Doesn't work for me.

I have an adblocker running so see very little at all on any of its pages other than a copyright notice and this boilerplate:


> The Sponsored Listings displayed above are served automatically by a third party. Neither the service provider nor the domain owner maintain any relationship with the advertisers. In case of trademark issues please contact the domain owner directly (contact information can be found in whois).


----------



## starl (Nov 13, 2014)

*ugh* you're just trying to make me go there!

I'm running adblocker too and I can see the page. Earlier this week, it was a yellow generic ads page.. like when a website doesn't have page anymore. Not exactly the "buy this domain" - but close.

I've tried on different browsers and PCs.. comes up fine...
Tried it on my phone, too (using Data, not wifi, so different isp server) - site comes up proper.

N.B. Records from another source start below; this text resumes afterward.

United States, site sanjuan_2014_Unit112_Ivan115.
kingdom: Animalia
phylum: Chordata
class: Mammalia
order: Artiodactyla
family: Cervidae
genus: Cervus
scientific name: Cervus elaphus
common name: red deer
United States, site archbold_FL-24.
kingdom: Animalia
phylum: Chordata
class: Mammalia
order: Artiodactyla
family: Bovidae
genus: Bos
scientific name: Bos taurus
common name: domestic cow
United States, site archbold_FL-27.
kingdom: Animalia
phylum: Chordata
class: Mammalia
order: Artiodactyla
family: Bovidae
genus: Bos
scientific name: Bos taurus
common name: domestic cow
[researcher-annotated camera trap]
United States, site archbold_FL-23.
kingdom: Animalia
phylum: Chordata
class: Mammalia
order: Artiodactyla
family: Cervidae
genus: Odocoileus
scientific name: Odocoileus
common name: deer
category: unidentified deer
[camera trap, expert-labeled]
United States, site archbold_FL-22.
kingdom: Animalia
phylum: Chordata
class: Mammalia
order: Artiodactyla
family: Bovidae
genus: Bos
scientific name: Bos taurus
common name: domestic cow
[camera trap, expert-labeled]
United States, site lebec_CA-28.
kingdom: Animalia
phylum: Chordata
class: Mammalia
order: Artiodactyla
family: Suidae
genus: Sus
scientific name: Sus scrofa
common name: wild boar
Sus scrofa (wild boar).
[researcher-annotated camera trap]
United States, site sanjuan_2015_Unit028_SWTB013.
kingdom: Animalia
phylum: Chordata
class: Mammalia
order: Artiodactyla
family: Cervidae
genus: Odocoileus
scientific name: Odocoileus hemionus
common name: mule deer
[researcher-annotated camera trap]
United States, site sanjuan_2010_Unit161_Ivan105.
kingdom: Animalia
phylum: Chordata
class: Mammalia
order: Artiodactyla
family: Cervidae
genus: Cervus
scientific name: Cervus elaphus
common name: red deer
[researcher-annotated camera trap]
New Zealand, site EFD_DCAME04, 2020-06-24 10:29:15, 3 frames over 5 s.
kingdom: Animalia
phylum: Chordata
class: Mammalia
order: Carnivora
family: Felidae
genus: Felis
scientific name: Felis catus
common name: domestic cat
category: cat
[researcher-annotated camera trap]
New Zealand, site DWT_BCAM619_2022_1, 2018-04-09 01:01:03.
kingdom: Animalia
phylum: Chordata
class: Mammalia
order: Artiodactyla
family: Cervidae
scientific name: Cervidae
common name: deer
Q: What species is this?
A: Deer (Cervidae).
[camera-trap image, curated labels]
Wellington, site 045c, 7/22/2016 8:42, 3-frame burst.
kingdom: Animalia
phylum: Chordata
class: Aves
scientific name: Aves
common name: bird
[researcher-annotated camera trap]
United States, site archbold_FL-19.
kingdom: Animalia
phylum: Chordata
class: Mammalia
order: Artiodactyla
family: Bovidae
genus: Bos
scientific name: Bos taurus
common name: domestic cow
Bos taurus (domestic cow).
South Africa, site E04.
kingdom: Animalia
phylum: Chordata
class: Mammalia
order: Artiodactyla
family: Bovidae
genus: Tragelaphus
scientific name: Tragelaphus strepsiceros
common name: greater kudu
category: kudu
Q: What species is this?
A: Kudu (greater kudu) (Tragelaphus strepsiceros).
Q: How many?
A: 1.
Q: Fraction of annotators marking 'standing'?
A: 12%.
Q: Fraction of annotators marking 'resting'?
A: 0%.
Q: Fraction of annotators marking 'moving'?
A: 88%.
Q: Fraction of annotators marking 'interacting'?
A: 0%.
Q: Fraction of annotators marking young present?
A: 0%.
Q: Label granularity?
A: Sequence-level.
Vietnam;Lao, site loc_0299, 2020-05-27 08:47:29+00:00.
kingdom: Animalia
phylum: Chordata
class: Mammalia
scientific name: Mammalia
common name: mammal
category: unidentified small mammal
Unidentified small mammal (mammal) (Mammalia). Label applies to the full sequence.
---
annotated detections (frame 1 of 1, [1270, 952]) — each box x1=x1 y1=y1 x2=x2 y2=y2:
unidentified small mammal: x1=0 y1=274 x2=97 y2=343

I'm thinking your isps need to update their caches.. it happens.


----------



## Peter_SSs (Nov 13, 2014)

Working fine for me - Chrome or IE


----------



## NdNoviceHlp (Nov 13, 2014)

Thanks for all the replies... sorry for the pain Starl. I'm guessing this will sort it self out eventually. I can now randomly access the forum but have been unable to actually access any of the threads. It's not the end of the world. I only posted this thread to find out it the site was done for good. I guess I'll continue to occassionally squander some time looking at ads until things at VBAX return to normal. Dave


----------



## starl (Nov 14, 2014)

*lol* that's ok, Dave. Just hang around here. Great bunch of folks. Helpful, too.


----------



## Smitty (Nov 14, 2014)

NdNoviceHlp said:


> I guess I'll continue to occassionally squander some time looking at ads until things at VBAX return to normal.



That's not gonna' happen.


----------



## NdNoviceHlp (Nov 16, 2014)

Somewhat cryptic Smitty. Me squandering my time or things returnin' to normal over there? Know something we don't? Care to share? Dave


----------



## starl (Nov 16, 2014)

*lol* Dave - he meant things returning to normal there. Call it friendly rivalry.
Smitty, be nice.


----------